Passage for review:
┌────────
Comparing pay to pay, it’s clear an active military member does not make less than minimum wage. However, if you compare salary and hourly pay, the story may be different. How many hours you work is as situationally dependent as anything else — whether you’re deployed, where you’re stationed, and what your job assignment is are all factors in deciding when you work.

In a civilian minimum wage job, you work 40 hours, you get paid for those 40 hours. In a military setting, you work 40 you get paid for 40, but you also may work 100 hours and still get paid for 40. This is yet another reason why comparing the two is so difficult. Some members work a lot of hours, some fewer, and those that are deployed are basically working constantly, as they have nowhere to go that isn’t determined by the military. In this sense, does an active military member make less than minimum wage? In some cases, that answer is probably yes, but only from a certain point of view.

Comparing the Advantages

If you join the military, you run the risk of having a job that requires you to work a lot of hours for the same pay — at least up front. However, what are the advantages to this? There must be something that makes active duty and deploying financially worth it for each service member.

  • Benefits: Along with base pay, allowances, and bonuses, come the added perk of military benefits. Pension, healthcare, and life insurance are a few of them. Others include educational benefits, access to loans you may not get otherwise, and training. To the extent that these benefits continue even after active duty has ended, it could be argued that earning “less than minimum wage” in terms of hours worked is balanced out by the residual savings and perks that accumulate over time.
└────────
Data records:
┌────────
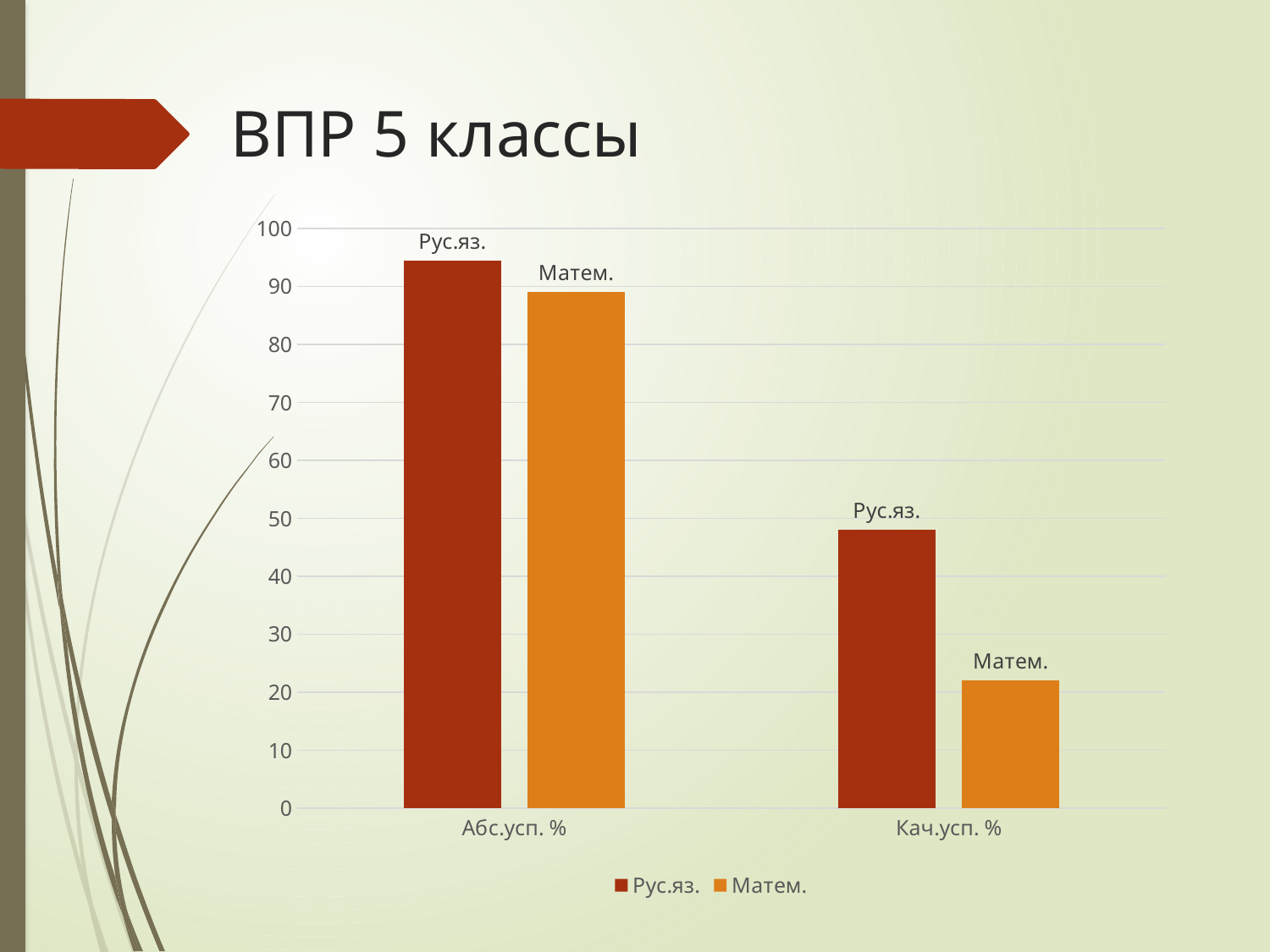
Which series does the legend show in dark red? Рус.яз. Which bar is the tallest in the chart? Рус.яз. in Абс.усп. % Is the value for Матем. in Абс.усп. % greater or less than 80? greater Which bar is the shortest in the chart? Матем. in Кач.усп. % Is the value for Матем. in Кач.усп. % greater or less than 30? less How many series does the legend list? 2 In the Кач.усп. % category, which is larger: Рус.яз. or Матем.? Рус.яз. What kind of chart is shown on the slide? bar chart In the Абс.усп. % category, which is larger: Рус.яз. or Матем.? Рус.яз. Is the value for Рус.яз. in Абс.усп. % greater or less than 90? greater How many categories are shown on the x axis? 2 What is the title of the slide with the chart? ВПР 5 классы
└────────
┌────────
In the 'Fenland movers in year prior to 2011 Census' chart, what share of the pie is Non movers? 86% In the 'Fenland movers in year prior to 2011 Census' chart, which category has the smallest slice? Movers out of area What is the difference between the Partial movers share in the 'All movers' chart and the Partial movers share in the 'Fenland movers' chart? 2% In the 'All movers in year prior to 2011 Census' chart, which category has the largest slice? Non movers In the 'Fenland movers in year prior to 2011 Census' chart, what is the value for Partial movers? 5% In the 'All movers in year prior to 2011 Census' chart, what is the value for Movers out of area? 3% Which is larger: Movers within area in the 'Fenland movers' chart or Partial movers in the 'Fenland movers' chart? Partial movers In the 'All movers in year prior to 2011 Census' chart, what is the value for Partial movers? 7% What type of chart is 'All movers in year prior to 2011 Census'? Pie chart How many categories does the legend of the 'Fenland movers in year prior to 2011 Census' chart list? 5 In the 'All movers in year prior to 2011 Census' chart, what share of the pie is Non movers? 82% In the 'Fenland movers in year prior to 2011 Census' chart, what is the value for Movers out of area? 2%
└────────
Exercises to complete:
- A) In the passage on military pay and minimum wage, list every military benefit that the "Benefits" point names.
- B) Carry on the passage on military pay and minimum wage from its final sentence.

Your written answers:
- A)
- Pension
- Healthcare
- Life insurance
- Educational benefits
- Access to loans you may not get otherwise
- Training

- B)
  • Security: The average job may not require as many hours, but the military offers security. Soldiers are given meals, housing, and bonuses. For this reason, military members can save more money since a bulk of it doesn’t have to go towards the average living expenses. As a retired veteran, you’re still given military benefits and security as well – something extremely important to the aging veteran population.
  • Honor: Many military members don’t go into their military career looking at the numbers: it’s an honor for them to serve with the U.S. military, and that alone can make all the difference in their decision to serve despite the possibility of working more hours than they are paid.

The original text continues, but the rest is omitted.